The Rocky movies have been great for their cheesy charm (sweet music), Rocky’s dogged determination and slurred speech (caused by Stallone’s own real-life speech impediment), and finding just the right mix of sports movie cliches to make them work. They inspire me (to the extent that I ever get inspired) in basically the same way as the awesome training scenes in Mike Tyson’s Punch Out. That’s why it was especially heartwarming to hear from Ask Yahoo! that there really was a Rocky:
Sylvester Stallone’s signature character was inspired by a real-life boxer named Chuck Wepner.
Wepner, who calls himself “The Real Rocky,” had been a professional pugilist for many years when he challenged Muhammad Ali for the heavyweight title in 1975. An ex-Marine, Wepner was asked before the fight if he thought he had a chance against the Greatest of All Time. Wepner allegedly answered, “I’ve been a survivor my whole life…if I survived the Marines, I can survive Ali.”
In fact, Wepner did more than just survive. In the ninth round, he actually introduced Ali to the canvas. Wepner eventually lost, but he was the only fighter to ever knock down Ali while Ali was the champ.

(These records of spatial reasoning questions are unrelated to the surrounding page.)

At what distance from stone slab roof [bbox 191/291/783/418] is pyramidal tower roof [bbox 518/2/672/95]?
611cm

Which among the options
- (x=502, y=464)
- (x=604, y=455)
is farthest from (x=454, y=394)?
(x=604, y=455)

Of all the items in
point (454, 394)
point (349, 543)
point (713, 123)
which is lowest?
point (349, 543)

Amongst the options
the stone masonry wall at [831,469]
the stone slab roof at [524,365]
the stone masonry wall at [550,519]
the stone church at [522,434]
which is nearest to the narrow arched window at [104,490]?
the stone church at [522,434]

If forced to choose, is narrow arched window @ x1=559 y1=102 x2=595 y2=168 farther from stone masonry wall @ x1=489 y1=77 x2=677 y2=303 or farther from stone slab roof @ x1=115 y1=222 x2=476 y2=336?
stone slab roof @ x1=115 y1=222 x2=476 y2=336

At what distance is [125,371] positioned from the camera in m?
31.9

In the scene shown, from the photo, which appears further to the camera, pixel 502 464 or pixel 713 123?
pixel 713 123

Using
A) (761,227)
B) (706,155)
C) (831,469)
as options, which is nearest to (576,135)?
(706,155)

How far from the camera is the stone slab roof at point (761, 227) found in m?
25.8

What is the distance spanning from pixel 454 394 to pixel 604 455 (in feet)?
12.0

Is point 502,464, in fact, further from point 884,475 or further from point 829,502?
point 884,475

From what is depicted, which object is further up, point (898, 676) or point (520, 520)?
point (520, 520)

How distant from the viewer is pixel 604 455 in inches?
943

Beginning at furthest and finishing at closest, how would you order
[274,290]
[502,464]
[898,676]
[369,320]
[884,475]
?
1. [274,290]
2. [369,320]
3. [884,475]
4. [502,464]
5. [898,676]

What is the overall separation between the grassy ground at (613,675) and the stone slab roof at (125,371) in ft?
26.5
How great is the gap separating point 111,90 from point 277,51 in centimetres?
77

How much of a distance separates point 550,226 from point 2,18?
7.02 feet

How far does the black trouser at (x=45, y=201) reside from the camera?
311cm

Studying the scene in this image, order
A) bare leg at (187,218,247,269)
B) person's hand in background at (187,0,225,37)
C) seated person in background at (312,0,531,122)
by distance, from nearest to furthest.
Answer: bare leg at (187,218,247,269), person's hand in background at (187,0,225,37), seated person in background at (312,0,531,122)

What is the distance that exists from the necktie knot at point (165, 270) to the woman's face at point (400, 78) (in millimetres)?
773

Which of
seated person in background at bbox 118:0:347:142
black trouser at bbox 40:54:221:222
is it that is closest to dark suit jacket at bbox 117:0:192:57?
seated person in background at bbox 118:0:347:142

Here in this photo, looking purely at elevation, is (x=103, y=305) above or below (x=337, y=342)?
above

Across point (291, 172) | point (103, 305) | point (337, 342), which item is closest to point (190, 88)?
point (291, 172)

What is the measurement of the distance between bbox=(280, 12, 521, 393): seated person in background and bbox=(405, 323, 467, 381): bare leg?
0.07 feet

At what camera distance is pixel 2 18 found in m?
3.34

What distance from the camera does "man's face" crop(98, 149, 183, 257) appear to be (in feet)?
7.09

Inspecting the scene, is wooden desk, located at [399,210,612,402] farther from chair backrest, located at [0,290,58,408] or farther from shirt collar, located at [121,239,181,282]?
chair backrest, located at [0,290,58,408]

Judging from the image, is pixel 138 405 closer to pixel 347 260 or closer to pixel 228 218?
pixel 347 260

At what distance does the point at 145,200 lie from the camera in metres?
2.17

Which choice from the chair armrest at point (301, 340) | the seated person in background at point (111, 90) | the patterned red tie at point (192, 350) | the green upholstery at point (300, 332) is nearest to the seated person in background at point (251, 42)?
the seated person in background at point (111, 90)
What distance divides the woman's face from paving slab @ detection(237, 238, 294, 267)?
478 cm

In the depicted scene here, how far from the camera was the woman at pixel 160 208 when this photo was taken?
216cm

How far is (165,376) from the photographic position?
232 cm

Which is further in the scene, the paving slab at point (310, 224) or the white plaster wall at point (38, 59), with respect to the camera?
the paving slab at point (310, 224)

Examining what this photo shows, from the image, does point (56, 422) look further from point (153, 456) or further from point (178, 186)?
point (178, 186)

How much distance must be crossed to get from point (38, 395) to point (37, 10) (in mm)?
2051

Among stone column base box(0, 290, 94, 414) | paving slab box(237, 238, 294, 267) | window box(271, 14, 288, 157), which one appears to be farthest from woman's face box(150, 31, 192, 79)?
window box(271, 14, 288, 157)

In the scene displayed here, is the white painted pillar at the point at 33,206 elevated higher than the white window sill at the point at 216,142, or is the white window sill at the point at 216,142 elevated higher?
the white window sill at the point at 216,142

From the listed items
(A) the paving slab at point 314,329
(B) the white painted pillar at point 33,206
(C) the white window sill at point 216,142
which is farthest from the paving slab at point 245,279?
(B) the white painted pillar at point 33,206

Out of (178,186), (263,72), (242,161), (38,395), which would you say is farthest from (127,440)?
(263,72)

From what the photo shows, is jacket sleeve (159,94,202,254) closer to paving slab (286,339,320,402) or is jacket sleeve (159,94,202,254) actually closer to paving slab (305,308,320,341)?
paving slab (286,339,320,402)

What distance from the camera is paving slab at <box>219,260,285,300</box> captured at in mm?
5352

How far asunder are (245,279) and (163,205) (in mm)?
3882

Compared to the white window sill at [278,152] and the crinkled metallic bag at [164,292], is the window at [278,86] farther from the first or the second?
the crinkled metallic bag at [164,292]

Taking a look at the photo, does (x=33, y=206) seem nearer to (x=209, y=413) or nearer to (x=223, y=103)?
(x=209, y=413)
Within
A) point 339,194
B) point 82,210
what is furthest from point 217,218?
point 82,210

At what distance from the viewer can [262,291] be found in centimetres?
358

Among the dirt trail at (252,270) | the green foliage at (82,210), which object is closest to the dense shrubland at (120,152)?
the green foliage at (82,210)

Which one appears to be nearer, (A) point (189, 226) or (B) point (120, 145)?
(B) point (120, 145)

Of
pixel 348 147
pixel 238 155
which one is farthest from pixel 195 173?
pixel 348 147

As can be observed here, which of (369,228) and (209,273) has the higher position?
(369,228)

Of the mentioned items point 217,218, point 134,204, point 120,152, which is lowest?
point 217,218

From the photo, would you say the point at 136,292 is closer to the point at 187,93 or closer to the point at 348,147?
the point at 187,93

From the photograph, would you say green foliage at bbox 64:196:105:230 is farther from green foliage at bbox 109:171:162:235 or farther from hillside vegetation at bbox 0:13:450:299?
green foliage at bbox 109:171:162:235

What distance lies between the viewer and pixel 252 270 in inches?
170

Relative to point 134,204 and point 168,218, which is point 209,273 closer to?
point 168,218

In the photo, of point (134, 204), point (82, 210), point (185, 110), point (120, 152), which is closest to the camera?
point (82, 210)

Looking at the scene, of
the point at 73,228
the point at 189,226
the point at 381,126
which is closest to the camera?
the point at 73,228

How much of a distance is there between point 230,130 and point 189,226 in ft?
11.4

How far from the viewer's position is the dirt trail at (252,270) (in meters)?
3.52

Stallone watched the fight and soon went on to write “Rocky,” the story of a down-and-out boxer who gets his shot at the heavyweight title and goes the distance against a boisterous and beloved champion.
I’m sure, had I been old enough and cared about boxing, I’d probably be aware of that major event in Ali’s career. Still, it’s news to me. I don’t suppose the real Rocky went on to fight drug-addled supercommunists, though, did he?
So, that’s my message to the Democrats today: go the distance and see try not to lose by decision!